Das Papier bildet die Voraussetzung, um weitere Fördermittel bei Bund und Land zu beantragen. Schon bisher liegt der Gesamtförderrahmen bei 8,5 Millionen Euro. Die Stadt trägt 40 Prozent. In dem Konzept werden Beschlüsse bekräftigt, aktuelle Vorhaben eingefügt, Grenzen der Entwicklung aufgezeigt.

Die Eckdaten der Entwicklung waren jüngst gesetzt worden. Der Wettbewerb zur Gestaltung des Bahnhofs ist entschieden; das Areal gilt als Scharnier zwischen dem Gewerbegebiet und der Innenstadt. Der Technologiekonzern Thales siedelt sich in unmittelbarer Nachbarschaft von Trumpf an und bringt im ersten Bauabschnitt 1850 Mitarbeiter mit. Trumpf selbst will erweitern – beides bedeutet einerseits ein Mehr an Autoverkehr auf der überlasteten Hauptzufahrtsstraße zur A 81, der Siemensstraße. Doch die Nähe zur Autobahn soll als Standortvorteil wahrgenommen werden. „Eine Straße mit sieben Ampeln ist keine direkte Anbindung an die Autobahn, sondern eine Ortsdurchfahrt“, gibt der Bürgermeister Ulrich Bahmer Unternehmer wieder. So arbeiten die Ditzinger weiterhin am fünfspurigen Ausbau der Siemensstraße und der Verschwenkung der Gerlinger Straße. Die Stadt kauft bereits Grundstücke, um die Pläne zu realisieren. Die Zeit drängt: Fördermittel müssen binnen acht, neun Jahren abgerufen werden. Ganz zu schweigen von der, beim Gerlinger Nachbarn umstrittenen, zweiten Anschlussstelle, den die CDU erneut fordert.

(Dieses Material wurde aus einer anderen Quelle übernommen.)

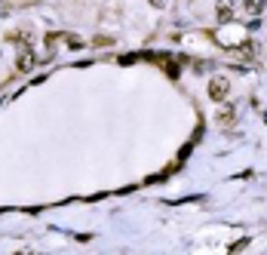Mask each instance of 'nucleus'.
Segmentation results:
<instances>
[{
	"instance_id": "f257e3e1",
	"label": "nucleus",
	"mask_w": 267,
	"mask_h": 255,
	"mask_svg": "<svg viewBox=\"0 0 267 255\" xmlns=\"http://www.w3.org/2000/svg\"><path fill=\"white\" fill-rule=\"evenodd\" d=\"M227 92H231V80H227V77H212L209 80V98L212 101H224Z\"/></svg>"
},
{
	"instance_id": "f03ea898",
	"label": "nucleus",
	"mask_w": 267,
	"mask_h": 255,
	"mask_svg": "<svg viewBox=\"0 0 267 255\" xmlns=\"http://www.w3.org/2000/svg\"><path fill=\"white\" fill-rule=\"evenodd\" d=\"M16 68H19V71H31V68H34V53H31L28 46H22V53H19V59H16Z\"/></svg>"
},
{
	"instance_id": "7ed1b4c3",
	"label": "nucleus",
	"mask_w": 267,
	"mask_h": 255,
	"mask_svg": "<svg viewBox=\"0 0 267 255\" xmlns=\"http://www.w3.org/2000/svg\"><path fill=\"white\" fill-rule=\"evenodd\" d=\"M231 19H234V4L221 0V7H218V22H231Z\"/></svg>"
},
{
	"instance_id": "20e7f679",
	"label": "nucleus",
	"mask_w": 267,
	"mask_h": 255,
	"mask_svg": "<svg viewBox=\"0 0 267 255\" xmlns=\"http://www.w3.org/2000/svg\"><path fill=\"white\" fill-rule=\"evenodd\" d=\"M234 108H221V111H218V123H224V126H234Z\"/></svg>"
},
{
	"instance_id": "39448f33",
	"label": "nucleus",
	"mask_w": 267,
	"mask_h": 255,
	"mask_svg": "<svg viewBox=\"0 0 267 255\" xmlns=\"http://www.w3.org/2000/svg\"><path fill=\"white\" fill-rule=\"evenodd\" d=\"M65 43H68L71 49H83V46H86V43H83L80 37H74V34H65Z\"/></svg>"
},
{
	"instance_id": "423d86ee",
	"label": "nucleus",
	"mask_w": 267,
	"mask_h": 255,
	"mask_svg": "<svg viewBox=\"0 0 267 255\" xmlns=\"http://www.w3.org/2000/svg\"><path fill=\"white\" fill-rule=\"evenodd\" d=\"M163 71H166V74H169L172 80L178 77V65H175V62H163Z\"/></svg>"
},
{
	"instance_id": "0eeeda50",
	"label": "nucleus",
	"mask_w": 267,
	"mask_h": 255,
	"mask_svg": "<svg viewBox=\"0 0 267 255\" xmlns=\"http://www.w3.org/2000/svg\"><path fill=\"white\" fill-rule=\"evenodd\" d=\"M261 7H264V0H249V4H246L249 13H261Z\"/></svg>"
},
{
	"instance_id": "6e6552de",
	"label": "nucleus",
	"mask_w": 267,
	"mask_h": 255,
	"mask_svg": "<svg viewBox=\"0 0 267 255\" xmlns=\"http://www.w3.org/2000/svg\"><path fill=\"white\" fill-rule=\"evenodd\" d=\"M92 43H95V46H111V43H114V40H111V37H95V40H92Z\"/></svg>"
},
{
	"instance_id": "1a4fd4ad",
	"label": "nucleus",
	"mask_w": 267,
	"mask_h": 255,
	"mask_svg": "<svg viewBox=\"0 0 267 255\" xmlns=\"http://www.w3.org/2000/svg\"><path fill=\"white\" fill-rule=\"evenodd\" d=\"M150 4H154V7H163V4H166V0H150Z\"/></svg>"
},
{
	"instance_id": "9d476101",
	"label": "nucleus",
	"mask_w": 267,
	"mask_h": 255,
	"mask_svg": "<svg viewBox=\"0 0 267 255\" xmlns=\"http://www.w3.org/2000/svg\"><path fill=\"white\" fill-rule=\"evenodd\" d=\"M0 4H4V0H0Z\"/></svg>"
}]
</instances>
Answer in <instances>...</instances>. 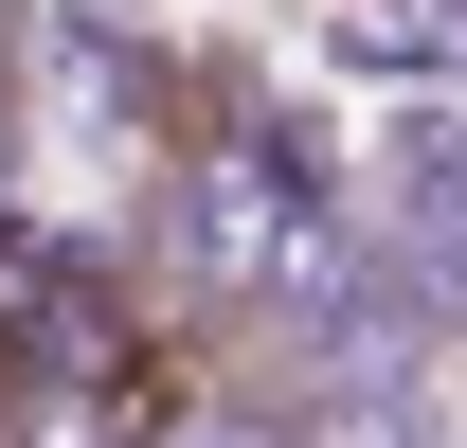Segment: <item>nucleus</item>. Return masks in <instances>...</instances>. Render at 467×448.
Wrapping results in <instances>:
<instances>
[{
	"mask_svg": "<svg viewBox=\"0 0 467 448\" xmlns=\"http://www.w3.org/2000/svg\"><path fill=\"white\" fill-rule=\"evenodd\" d=\"M0 448H144V412H109V394H18Z\"/></svg>",
	"mask_w": 467,
	"mask_h": 448,
	"instance_id": "1",
	"label": "nucleus"
}]
</instances>
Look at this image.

Andererseits steigt der Bedarf an öffentlichen Verkehrsmitteln. Linienbusse werden künftig auch auf der Südseite, also jenseits des Bahnhofs am Rand des Gewerbegebiets, halten. Schon jetzt rechnet der Verkehrsplaner der Ingenieur Gesellschaft Verkehr Stuttgart damit, dass morgens 1000 Personen vom Bahnhof ins Gewerbegebiet gebracht werden wollen. „Da müssen wir schon einen Gelenkbus einsetzen. Ein Kleinbus reicht da nicht mehr“, sagt der IGV-Geschäftsführer Peter Sautter. Ganz zu schweigen auch von der Notwendigkeit einer zweiten Stadtbuslinie, die die Stadt mit Fixkosten belasten wird. Doch von konkreten Summen ist noch nicht die Rede. Doris Renninger (Grüne Liste) erklärte daher, die Fraktion sei „gespannt, wie es mit den Kosten weitergeht“. So ist auch die Idee vom zweiseitigen Ausstieg aus der S-Bahn – ein Novum in der Region – bereits vom Tisch, weil die Bahn sich nicht an den Kosten beteiligt.

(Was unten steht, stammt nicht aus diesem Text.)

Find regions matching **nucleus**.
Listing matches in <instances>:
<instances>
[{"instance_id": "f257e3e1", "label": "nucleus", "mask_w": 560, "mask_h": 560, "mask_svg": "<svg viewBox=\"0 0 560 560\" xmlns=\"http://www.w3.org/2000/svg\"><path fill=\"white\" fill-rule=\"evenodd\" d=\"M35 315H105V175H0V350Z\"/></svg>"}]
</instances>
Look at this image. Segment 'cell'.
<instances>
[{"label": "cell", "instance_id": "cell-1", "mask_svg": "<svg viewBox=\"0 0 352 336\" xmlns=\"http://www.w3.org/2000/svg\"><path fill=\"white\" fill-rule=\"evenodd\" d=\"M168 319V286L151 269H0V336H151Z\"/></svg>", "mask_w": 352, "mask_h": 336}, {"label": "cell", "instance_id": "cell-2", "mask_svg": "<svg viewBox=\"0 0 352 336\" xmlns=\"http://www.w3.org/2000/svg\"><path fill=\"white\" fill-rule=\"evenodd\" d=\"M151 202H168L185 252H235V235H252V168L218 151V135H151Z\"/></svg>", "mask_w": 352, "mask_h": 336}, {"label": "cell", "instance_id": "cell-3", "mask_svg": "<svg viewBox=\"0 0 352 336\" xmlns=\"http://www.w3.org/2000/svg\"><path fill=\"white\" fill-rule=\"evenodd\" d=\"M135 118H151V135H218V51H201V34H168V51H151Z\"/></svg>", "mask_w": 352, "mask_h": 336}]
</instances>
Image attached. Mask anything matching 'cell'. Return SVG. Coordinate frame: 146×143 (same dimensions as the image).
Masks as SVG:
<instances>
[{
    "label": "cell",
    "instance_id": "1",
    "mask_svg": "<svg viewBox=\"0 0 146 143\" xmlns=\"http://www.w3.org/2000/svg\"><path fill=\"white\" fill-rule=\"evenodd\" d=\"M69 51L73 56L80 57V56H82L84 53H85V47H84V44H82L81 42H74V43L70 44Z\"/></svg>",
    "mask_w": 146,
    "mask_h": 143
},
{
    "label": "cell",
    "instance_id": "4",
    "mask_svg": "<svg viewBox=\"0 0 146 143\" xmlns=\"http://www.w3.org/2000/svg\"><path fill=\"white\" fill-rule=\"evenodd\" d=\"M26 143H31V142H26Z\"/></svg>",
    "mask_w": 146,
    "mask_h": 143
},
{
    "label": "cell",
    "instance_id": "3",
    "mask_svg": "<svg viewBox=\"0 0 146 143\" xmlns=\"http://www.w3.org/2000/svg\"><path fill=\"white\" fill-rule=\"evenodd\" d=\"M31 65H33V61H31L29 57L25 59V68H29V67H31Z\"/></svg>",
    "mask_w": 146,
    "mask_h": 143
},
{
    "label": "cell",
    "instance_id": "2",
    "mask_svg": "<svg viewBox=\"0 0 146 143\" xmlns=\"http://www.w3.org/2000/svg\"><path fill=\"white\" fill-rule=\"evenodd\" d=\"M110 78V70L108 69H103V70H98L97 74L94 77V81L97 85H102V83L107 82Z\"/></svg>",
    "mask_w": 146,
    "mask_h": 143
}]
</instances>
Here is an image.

Der Plan, den der Gemeinderat nun bei der Enthaltung von Gerhard Siegle (CDU) verabschiedet hat, wird Ende März vier Wochen öffentlich ausgelegt. Am 17. April gibt es eine Informationsveranstaltung. Nach einem erneuten Ratsbeschluss wird er dann zur Arbeitsgrundlage für die Stadt.